False positive analysis

  • Legitimate administrative automation may use token impersonation to run tasks under alternate credentials, perform controlled privilege transitions, or integrate with management workflows.
  • Development and troubleshooting scripts may contain token API references as reusable helpers without being used for malicious outcomes.

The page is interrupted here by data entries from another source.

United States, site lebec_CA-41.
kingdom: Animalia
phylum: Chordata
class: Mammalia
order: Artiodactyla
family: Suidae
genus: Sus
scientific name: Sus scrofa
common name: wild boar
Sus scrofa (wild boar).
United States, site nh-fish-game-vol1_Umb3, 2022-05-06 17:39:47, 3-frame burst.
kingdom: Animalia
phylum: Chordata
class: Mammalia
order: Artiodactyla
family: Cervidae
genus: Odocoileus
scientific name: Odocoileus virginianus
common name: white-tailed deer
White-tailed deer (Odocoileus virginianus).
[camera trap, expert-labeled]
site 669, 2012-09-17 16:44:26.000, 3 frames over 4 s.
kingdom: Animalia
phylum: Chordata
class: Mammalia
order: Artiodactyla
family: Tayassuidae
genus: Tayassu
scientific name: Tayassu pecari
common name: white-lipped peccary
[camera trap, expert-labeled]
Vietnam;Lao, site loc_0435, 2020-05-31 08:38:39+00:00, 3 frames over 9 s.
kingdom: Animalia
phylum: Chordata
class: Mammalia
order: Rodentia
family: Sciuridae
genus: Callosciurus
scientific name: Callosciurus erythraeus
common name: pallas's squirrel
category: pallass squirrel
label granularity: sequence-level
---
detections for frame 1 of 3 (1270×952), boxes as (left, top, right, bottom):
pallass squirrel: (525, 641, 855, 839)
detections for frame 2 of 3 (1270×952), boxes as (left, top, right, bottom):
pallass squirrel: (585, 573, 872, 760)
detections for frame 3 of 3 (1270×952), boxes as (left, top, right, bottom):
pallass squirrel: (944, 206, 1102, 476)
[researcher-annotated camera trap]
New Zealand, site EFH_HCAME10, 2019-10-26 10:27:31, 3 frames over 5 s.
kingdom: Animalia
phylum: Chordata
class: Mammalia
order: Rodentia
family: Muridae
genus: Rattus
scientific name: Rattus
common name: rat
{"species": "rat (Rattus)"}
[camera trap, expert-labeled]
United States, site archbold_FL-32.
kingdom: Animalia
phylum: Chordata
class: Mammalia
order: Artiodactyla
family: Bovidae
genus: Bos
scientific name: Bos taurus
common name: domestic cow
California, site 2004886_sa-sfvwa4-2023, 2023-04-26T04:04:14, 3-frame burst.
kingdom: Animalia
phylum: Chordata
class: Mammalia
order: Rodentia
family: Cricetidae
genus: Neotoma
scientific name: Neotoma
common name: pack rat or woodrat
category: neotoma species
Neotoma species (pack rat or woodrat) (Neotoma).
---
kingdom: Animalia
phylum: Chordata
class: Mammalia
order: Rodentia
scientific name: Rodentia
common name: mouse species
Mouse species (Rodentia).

To reduce false positives, focus on provenance and behavior: scripts from known, approved sources and executed by expected administrative identities on expected hosts are more likely benign, while ad-hoc or newly introduced scripts, unfamiliar file origins, and follow-on privileged execution increase concern.

Response and remediation

  • If the activity is unauthorized or suspicious:

    • Contain the host to prevent further privileged execution and limit lateral movement according to your incident response procedures.
    • Preserve evidence: the reconstructed script block content, associated powershell.file.script_block_id fragments, and any referenced on-disk artifacts from file.path (or file.directory/file.name).
    • Investigate and remediate outcomes of token impersonation, including processes started under unexpected security contexts and any privileged system changes occurring after the alert time.
  • Reduce attacker access and recurrence:

    • Review the executing account identified in user.id; reset credentials and invalidate active sessions as appropriate.
    • Review privileged access assignments for the involved accounts and hosts, and remove unauthorized privilege grants where identified.
    • If the script enabled sensitive privileges (for example, SeDebugPrivilege), assess for additional post-exploitation activity that could leverage enhanced access to protected processes and resources.
  • Eradicate and recover:

    • Remove unauthorized scripts/modules and any secondary artifacts or persistence mechanisms discovered during investigation.
    • Monitor for repeat executions by hunting for the same token manipulation indicators observed in powershell.file.script_block_text across the environment.
    • Ensure PowerShell script block logging is enabled and retained on systems where PowerShell is permitted so future activity can be reconstructed and scoped effectively.